Le Dr Langelier parle de ce projet de loi comme «d’une coquille vide», qui définit les grandes lignes, mais qui laisse une trop grande place à l’autoréglementation de l’industrie de l’exploration et de l’exploitation gazière.

«Tous les travaux réalisés en vertu de la présente loi doivent l’être selon les meilleures pratiques généralement reconnues.
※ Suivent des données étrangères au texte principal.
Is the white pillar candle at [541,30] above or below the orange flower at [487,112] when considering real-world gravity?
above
Or, nous avons fait une étude de plus de 150 pages où on a analysé les conséquences des techniques utilisées présentement par l’industrie et nous avons répertorié un grand nombre de problèmes de santé reliés aux contaminations de sources d’eau potable notamment», souligne le chercheur.

Il ajoute qu’il faut aussi garder à l’esprit que «les meilleures pratiques ne remettent jamais en cause la rentabilité d’une entreprise qui doit rendre des comptes à ses actionnaires».

À de nombreuses reprises dans la loi, ajoute M. Langelier, on mentionne cette phrase-clé «dont les balises seront déterminées par règlements». C’est le cas notamment pour les travaux minimums que le promoteur doit réaliser sur les terrains utilisés, les modalités du rapport annuel des activités d’exploration, ainsi que, par la suite, les critères d’acceptation d’une licence d’exploitation gazière d’une durée de 20 ans.

Dans son exposé, le chercheur démystifie certains termes techniques utilisés dans la loi. «Le gouvernement sait très bien que le mot « fracturation hydraulique » fait peur, alors il utilise d’autres termes comme « complétion », pour faire passer la pilule», cite-t-il en exemple.

«Cette loi est contradictoire, car elle comprend un principe dont l’objectif est d’assurer une transition vers les énergies renouvelables et en même temps, on édicte une loi qui va favoriser le développement des hydrocarbures sur notre territoire. C’est très habile de leur part», soutient M. Langelier.

La région sous «claim»

Les droits d’exploration et de forage de l’ensemble du sud de la région de Lanaudière, de même que dans toute la Vallée du Saint-Laurent, sont déjà octroyés sous forme de licence, l’équivalent du fameux «claim» minier.

C’est l’entreprise Junex qui détient les licences de Repentigny à Joliette (voir carte), obtenues à 10¢ / l’hectare.

Dans l’éventualité où un promoteur souhaiterait explorer le sous-sol à partir d’une propriété, le projet de loi proposé donne le doit d’expropriation. Bien que la loi donne le droit aux citoyens de négocier avec le promoteur les modalités d’accès à son terrain, la loi confère tout de même le droit au promoteur d’exproprier via une injonction de la Cour si aucune entente n’est conclue.

De plus, une disposition dans la loi mentionne clairement que la licence constitue aussi un droit réel immobilier, sans droit d’indemnité au propriétaire du sol, que ce soit avant ou après l’attribution d’un tel droit. «Cela signifie que vous ne pourriez pas poursuivre le gouvernement, qui a octroyé un tel droit, si votre eau ou votre terrain se trouvait contaminé», fait valoir M. Langelier.

Campagne auprès des maires

Les Comités de vigilance hydrocarbures (CVH) de la région sont à pied d’oeuvre en ce moment pour sensibiliser les élus municipaux à adopter deux résolutions pour faire valoir leurs droits. Gérard Jean, maire de Lanoraie en est le porte-parole régional.

La première résolution concerne l’opposition au partage actuel des redevances, mais aussi l’opposition au développement de la filière des hydrocarbures. «Il faut savoir que la majorité des retombées de l’activité pétrolière et gazière ne se fait pas directement dans les municipalités touchées. Elles se font à l’échelle du Québec lorsque le raffinage est effectué en territoire québécois et par les redevances au provincial. Que fait la municipalité voisine qui voit passer tous les camions chez elles sans rien recevoir?», illustre M. Langelier.

Une seconde résolution demande de rejeter le projet de loi 106, mais aussi de le dénoncer et de faire valoir ce point de vue auprès des autres municipalités. À ce jour, les MRC d’Autray et Matawinie ont entériné les deux résolutions. Les élus de L’Assomption et de Repentigny notamment se sont jusqu’à maintenant montrés ouverts à celles-ci.